Страница
Последняя реплика раздавалось наиболее часто и неизбежно вызывала приступы смеха у Морвилло и изумленные кивки у Тига и Патцела.
Уже в конце встречи Тиг сказал мне:
– Чего я не понимаю, так это почему вы так мило обошлись с Джоном Мейером – назвали его "приятным кретином"?
– Это был не Джон Мейер, а Джонни Мейер, человек Хьюза по связям с общественностью во время войны.
– Нет, – настаивал Тиг, – это был именно тот Мейер. У меня нет с собой тех страниц, но я совершенно уверен, я все читал.
– Но я написал их, Джек. Вы ошибаетесь.
Тиг улыбнулся неестественной улыбкой:
– Нет уж. Это был Джон Мейер, тот самый, что собирается стать сенатором в Неваде.
– Ставлю год своего будущего срока.
Мори разинул рот от удивления, а Морвилло подпрыгнул в кресле:
– Я все проверю в офисе Нессена, у меня есть копия.
Я оказался прав, позвал Тига и прочел ему абзац.
– Но я могу понять, почему вы ошиблись, – утешил его я, – поэтому не буду просить у вас целый год. Только шесть месяцев.
Воцарилось смущенное молчание, затем Тиг мягко сказал:
– Клифф, если бы это было в моей власти, я бы вам их дал.

Задание A
Перепишите целиком и дословно текст о споре из-за Мейера.

Материал для обработки
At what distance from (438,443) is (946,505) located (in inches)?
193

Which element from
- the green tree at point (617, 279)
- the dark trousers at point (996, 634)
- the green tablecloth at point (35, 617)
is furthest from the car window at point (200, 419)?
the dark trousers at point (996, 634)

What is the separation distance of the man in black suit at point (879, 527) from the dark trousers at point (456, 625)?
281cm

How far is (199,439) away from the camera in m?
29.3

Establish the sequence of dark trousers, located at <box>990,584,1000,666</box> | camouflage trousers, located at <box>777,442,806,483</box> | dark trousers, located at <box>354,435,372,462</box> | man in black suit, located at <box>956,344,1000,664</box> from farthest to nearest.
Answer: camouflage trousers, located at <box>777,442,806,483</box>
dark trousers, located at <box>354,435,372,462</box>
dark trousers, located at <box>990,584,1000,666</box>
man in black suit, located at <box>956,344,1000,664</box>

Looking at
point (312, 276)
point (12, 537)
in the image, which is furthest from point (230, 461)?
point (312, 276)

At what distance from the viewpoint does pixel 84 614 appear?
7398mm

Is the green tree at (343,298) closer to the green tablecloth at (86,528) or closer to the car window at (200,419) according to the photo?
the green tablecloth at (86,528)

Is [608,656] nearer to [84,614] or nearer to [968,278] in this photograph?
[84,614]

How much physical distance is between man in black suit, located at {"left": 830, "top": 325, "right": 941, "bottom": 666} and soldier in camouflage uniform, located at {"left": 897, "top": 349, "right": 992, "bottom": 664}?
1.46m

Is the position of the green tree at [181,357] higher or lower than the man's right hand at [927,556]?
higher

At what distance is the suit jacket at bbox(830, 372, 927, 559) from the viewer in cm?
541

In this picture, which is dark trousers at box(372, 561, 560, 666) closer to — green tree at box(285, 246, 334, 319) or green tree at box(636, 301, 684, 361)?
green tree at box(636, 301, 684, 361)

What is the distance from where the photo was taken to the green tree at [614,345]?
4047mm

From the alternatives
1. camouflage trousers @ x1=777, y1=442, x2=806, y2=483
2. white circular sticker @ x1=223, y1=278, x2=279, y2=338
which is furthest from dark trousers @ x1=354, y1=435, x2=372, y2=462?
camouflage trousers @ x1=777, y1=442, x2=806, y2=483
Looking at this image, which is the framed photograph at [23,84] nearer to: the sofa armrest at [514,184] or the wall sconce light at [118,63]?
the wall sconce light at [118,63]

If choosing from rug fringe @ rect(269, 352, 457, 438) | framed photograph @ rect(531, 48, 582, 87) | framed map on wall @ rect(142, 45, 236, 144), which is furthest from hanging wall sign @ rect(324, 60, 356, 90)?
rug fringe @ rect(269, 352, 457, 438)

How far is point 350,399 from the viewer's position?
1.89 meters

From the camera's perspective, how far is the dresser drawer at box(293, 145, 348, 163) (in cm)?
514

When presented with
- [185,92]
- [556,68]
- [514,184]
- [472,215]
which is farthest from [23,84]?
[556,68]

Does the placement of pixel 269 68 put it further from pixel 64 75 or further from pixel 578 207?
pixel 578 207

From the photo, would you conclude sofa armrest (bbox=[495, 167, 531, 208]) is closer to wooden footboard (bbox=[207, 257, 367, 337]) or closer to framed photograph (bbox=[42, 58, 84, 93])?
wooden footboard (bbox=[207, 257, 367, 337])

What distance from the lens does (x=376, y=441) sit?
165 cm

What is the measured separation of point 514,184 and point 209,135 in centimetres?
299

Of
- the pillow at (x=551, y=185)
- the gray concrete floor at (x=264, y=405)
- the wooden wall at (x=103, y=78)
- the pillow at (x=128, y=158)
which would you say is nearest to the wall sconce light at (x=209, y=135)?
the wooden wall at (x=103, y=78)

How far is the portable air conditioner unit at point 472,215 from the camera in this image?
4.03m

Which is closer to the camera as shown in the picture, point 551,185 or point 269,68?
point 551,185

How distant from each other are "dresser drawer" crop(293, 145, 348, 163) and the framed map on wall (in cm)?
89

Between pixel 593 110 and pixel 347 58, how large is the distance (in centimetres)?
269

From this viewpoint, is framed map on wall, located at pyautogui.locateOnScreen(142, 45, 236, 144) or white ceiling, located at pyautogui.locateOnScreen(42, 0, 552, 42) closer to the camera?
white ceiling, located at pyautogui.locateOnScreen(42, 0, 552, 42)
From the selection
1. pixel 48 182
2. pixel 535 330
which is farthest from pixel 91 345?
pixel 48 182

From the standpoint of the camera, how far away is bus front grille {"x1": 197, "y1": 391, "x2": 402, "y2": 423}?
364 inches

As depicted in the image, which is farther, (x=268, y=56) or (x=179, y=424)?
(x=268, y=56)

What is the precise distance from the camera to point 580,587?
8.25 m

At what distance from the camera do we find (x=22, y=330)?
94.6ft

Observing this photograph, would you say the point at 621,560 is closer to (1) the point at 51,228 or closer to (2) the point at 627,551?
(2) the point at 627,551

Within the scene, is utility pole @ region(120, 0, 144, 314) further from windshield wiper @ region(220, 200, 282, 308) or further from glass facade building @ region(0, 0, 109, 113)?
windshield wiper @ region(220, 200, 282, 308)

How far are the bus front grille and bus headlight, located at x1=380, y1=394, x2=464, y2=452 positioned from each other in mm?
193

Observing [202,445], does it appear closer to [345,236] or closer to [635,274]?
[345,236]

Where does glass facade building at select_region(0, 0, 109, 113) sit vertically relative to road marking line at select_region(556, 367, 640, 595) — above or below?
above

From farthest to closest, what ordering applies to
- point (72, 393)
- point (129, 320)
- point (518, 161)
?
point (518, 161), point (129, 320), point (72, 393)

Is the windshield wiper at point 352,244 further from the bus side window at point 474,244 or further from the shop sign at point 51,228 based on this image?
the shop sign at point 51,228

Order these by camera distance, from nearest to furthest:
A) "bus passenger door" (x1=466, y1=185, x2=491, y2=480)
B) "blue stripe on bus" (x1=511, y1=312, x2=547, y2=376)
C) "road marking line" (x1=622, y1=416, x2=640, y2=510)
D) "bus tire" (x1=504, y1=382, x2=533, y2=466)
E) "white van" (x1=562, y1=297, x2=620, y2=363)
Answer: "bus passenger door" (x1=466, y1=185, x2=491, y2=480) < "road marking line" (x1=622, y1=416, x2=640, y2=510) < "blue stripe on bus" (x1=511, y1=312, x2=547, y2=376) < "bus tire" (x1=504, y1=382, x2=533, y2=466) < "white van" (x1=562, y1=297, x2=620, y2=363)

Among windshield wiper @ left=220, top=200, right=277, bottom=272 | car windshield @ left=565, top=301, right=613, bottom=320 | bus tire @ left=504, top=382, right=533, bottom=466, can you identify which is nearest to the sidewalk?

Задание B
Посчитайте, во скольких строках выше встречается слово «green». В ответе укажите только число.

Результат A
Последняя реплика раздавалось наиболее часто и неизбежно вызывала приступы смеха у Морвилло и изумленные кивки у Тига и Патцела.
Уже в конце встречи Тиг сказал мне:
– Чего я не понимаю, так это почему вы так мило обошлись с Джоном Мейером – назвали его "приятным кретином"?
– Это был не Джон Мейер, а Джонни Мейер, человек Хьюза по связям с общественностью во время войны.
– Нет, – настаивал Тиг, – это был именно тот Мейер. У меня нет с собой тех страниц, но я совершенно уверен, я все читал.
– Но я написал их, Джек. Вы ошибаетесь.
Тиг улыбнулся неестественной улыбкой:
– Нет уж. Это был Джон Мейер, тот самый, что собирается стать сенатором в Неваде.
– Ставлю год своего будущего срока.
Мори разинул рот от удивления, а Морвилло подпрыгнул в кресле:
– Я все проверю в офисе Нессена, у меня есть копия.
Я оказался прав, позвал Тига и прочел ему абзац.
– Но я могу понять, почему вы ошиблись, – утешил его я, – поэтому не буду просить у вас целый год. Только шесть месяцев.
Воцарилось смущенное молчание, затем Тиг мягко сказал:
– Клифф, если бы это было в моей власти, я бы вам их дал.

Результат B
8